En el cine, los experimentos suelen quedarse cortos. Desde las películas filmadas en un plano -como Hitchcock quiso hacer con "La Soga"-, a las que usaron las tres pantallas envolventes del Cinerama o intentaron crear un ultra HD (a 48 cuadros por segundo), como "El Hobbit": los intentos por intensificar la experiencia cinematográfica casi siempre se topan con la apariencia natural y satisfactoria de película común y silvestre. Lo que no quiere decir que haya que dejar de intentarlo: porque, en una de esas, los realizadores se salen con la suya.
Así ocurre en "Locke" (2013), uno de los éxitos sorpresivos de la última temporada festivalera -en Chile, fue exhibida durante el pasado Sanfic- y que ya anda circulando en blu ray y los servicios de streaming. Su truco es tan sencillo, tan simple y antitecnológico que -si no estás al tanto- previamente, de verdad te toma por sorpresa: la cinta comienza con un tipo en overol, subiendo a un BMW y apretando el acelerador a fondo para meterse en la autopista. Es Ivan Locke (insuperable Tom Hardy), un contratista que acaba de dejar atrás la preparación de un enorme volcamiento de concreto en Birmingham para dirigirse a Londres y llegar al nacimiento de su hijo. Pero él apenas conoce a la madre del bebé. De hecho, está casado hace años y su hijo lo está esperando en la casa para ver el partido. Sus colegas lo llaman sin parar, porque las instrucciones para la operación no están listas. Y Bethan, la mujer con que engañó a su esposa, ya comenzó el trabajo de parto. Ivan puede ver cómo el infierno se abre debajo suyo, y lo único que puede hacer es seguir pisando el acelerador.

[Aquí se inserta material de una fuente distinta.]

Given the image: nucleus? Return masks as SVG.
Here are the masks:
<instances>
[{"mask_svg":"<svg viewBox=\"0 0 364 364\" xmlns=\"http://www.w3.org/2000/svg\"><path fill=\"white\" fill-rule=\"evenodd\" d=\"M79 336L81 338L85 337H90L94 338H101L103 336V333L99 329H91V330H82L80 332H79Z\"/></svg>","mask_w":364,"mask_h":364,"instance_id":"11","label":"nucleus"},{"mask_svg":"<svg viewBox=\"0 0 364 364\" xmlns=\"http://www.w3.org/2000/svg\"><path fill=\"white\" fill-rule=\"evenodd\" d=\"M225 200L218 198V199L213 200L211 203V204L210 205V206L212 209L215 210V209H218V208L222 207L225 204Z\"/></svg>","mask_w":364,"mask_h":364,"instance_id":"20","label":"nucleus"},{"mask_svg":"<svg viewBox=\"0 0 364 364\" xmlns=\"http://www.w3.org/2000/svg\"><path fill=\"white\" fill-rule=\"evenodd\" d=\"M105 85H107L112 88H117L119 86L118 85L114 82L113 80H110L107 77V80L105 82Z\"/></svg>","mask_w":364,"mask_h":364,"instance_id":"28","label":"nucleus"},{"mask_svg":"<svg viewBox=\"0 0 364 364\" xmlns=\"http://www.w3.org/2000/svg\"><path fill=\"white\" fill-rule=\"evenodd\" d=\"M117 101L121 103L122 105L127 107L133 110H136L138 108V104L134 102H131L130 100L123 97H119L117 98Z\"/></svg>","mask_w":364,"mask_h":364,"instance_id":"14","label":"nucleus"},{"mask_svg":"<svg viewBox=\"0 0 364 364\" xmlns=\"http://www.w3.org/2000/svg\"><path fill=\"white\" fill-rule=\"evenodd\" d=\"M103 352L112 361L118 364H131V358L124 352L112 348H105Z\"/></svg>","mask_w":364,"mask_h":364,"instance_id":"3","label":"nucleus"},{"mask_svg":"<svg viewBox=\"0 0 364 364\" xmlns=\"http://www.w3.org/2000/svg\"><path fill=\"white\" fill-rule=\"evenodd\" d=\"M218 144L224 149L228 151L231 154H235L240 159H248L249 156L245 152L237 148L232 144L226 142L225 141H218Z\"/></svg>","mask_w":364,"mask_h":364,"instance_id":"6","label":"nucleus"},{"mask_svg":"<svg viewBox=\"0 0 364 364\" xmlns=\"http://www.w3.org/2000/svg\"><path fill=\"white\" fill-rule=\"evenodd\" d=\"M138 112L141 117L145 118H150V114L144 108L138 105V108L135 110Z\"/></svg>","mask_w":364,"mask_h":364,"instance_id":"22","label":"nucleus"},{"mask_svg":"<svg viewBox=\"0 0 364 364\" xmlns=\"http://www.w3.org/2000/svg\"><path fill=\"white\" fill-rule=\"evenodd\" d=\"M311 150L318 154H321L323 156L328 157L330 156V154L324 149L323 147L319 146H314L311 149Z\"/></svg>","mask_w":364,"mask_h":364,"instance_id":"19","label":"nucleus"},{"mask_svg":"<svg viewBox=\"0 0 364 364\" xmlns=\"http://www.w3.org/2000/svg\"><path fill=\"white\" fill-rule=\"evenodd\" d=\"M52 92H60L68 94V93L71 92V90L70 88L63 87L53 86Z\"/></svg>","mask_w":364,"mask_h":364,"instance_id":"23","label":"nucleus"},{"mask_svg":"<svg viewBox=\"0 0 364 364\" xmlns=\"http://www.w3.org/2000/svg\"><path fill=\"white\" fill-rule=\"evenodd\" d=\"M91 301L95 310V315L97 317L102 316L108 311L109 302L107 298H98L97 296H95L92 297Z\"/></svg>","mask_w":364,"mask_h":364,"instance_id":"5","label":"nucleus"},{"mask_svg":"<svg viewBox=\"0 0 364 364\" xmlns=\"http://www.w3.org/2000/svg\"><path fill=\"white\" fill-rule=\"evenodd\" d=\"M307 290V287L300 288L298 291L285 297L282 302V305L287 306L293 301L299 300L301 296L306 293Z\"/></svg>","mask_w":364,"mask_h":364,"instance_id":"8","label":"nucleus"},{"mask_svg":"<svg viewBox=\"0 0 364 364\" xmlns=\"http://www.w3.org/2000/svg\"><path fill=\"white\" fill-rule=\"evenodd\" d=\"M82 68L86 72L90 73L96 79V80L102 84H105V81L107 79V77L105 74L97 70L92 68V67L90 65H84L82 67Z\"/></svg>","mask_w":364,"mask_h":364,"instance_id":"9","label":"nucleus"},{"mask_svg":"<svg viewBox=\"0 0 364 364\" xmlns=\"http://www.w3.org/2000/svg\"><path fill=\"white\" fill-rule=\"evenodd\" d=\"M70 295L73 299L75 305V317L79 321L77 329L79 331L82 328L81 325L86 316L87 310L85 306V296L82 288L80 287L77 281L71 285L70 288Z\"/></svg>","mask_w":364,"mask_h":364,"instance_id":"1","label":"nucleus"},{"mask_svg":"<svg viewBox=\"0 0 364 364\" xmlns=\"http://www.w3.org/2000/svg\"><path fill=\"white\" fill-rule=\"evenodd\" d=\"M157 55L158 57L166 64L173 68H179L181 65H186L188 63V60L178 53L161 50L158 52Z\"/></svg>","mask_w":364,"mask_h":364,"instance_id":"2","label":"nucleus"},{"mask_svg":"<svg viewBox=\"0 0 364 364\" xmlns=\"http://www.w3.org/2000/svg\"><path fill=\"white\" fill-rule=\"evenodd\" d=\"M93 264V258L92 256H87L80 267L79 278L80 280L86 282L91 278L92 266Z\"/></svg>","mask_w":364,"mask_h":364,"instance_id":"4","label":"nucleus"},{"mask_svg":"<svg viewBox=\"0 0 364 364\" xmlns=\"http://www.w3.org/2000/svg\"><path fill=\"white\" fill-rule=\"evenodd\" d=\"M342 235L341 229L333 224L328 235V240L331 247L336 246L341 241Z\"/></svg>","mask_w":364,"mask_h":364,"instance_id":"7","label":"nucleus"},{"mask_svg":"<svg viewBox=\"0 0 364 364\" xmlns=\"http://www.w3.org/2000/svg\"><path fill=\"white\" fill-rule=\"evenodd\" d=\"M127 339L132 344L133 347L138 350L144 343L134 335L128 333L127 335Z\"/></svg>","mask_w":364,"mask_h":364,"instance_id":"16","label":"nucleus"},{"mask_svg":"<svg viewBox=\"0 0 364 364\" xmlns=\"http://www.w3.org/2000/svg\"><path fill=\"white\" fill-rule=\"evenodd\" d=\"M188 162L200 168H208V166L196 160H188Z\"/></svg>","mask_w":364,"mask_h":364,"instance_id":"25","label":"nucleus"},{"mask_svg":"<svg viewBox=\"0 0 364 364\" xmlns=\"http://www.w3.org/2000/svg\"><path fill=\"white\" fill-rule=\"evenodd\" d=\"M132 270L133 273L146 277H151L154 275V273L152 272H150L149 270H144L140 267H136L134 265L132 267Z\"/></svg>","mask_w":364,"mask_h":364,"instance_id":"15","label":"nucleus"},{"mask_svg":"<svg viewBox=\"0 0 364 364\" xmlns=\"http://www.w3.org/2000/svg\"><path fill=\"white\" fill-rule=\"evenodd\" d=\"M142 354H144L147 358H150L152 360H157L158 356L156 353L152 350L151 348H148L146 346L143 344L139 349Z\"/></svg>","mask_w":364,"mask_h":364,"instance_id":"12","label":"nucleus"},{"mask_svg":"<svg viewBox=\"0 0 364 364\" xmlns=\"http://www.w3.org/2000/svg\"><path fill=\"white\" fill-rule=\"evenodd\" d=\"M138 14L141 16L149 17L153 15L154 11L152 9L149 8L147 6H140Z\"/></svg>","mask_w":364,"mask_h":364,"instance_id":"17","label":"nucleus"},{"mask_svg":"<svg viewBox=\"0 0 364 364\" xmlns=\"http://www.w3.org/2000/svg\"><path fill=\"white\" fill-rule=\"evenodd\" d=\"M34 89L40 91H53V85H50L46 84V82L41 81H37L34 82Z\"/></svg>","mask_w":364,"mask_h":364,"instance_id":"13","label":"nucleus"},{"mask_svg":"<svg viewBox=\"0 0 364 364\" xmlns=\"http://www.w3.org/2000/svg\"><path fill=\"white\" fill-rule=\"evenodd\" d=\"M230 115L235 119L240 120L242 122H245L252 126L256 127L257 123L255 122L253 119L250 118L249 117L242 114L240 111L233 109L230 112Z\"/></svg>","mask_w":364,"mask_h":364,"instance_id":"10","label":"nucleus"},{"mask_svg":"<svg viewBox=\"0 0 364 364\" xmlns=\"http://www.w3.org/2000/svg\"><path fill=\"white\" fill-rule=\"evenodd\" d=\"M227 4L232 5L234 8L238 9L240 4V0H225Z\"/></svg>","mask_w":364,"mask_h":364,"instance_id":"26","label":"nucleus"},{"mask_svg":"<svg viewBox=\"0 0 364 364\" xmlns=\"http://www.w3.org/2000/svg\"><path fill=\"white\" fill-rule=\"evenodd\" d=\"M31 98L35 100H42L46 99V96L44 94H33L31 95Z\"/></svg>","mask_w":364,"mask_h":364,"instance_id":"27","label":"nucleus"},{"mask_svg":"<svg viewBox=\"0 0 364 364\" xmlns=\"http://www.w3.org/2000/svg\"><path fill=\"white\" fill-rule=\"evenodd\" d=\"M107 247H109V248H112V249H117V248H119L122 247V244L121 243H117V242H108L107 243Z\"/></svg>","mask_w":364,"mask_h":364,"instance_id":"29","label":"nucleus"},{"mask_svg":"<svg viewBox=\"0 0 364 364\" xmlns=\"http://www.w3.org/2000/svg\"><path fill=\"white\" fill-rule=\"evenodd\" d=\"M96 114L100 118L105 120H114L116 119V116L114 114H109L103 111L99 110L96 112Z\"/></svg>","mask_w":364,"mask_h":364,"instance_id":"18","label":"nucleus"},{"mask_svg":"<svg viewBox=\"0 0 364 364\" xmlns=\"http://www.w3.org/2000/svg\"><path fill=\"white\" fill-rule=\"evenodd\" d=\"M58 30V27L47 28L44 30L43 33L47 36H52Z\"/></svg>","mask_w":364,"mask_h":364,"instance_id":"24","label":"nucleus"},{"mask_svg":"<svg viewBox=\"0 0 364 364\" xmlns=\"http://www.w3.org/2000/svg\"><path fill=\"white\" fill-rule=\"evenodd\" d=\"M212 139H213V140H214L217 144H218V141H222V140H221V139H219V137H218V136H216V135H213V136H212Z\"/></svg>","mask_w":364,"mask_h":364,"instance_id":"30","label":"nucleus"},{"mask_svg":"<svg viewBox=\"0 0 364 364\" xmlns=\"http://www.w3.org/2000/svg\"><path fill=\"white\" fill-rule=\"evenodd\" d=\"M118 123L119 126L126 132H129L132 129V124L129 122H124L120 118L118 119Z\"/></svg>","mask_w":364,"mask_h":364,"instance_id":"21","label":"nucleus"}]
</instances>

Porque la película nunca se baja del auto. Y nunca vemos a nadie, salvo a Ivan Locke. Todo el resto -mujer, hijo, esposa, jefe, subalterno- son voces por el auricular. Al revés de lo que ocurre en la mayoría de los filmes, donde las escenas en carretera funcionan como puentes entre una secuencia y otra, momentos dialogados que proporcionan un respiro a la acción, en "Locke" estas son su materia prima. Mientras la película y el auto van lanzados como flecha, a toda velocidad, rumbo a Londres, su protagonista se nos presenta suspendido, básicamente impotente dentro de la cabina, tratando de sostener la vida que se le va desmoronando con cada llamada y cada kilómetro, un pequeño punto que se va desplazando en el mapa de su GPS y en mitad de la noche. El efecto es desorientador y violento: como si la obligatoria escena donde el héroe cae de su pedestal no se limitase a unos cuantos minutos, sino a la función entera. Sabemos que, de no mediar problemas en el camino, el viaje acabará frente a las puertas del hospital; pero está claro que, para Locke, el juego comenzó mucho antes, cuando comenzó a mentirle a su familia, y probablemente acabará mucho después, cuando asuma a cabalidad las consecuencias de su engaño. El mismo lo confiesa al teléfono: algo se le rompió dentro, dejó de ser él, se convirtió en un extraño para sí mismo. Al asistir a ese parto, parece estar echando todo por la borda, pero él insiste en que es lo contrario: está salvando lo único que le queda de integridad.
No es casual que mientras Locke se interna más y más en la autopista y en la noche, uno acabe por asimilar a su único protagonista como un antihéroe noir , un personaje de cine negro, aplastado por revelaciones que le explotan en la cara y, por un instante, lo ciegan. Es la clase de material que le fascinaría a alguien como Michael Mann, y, de hecho, la película rinde tributo a los amarillentos y nocturnos parajes de "Colateral" (2004), pero los extiende aún más allá: hacia un espacio donde el abstracto volumen del cemento, los faroles y los autos dejan de ser parte del camino y te aprisionan sin tregua.
LOCKE
Dirección de Steven Knight. Con Tom Hardy. Inglaterra, 2013, 84 minutos.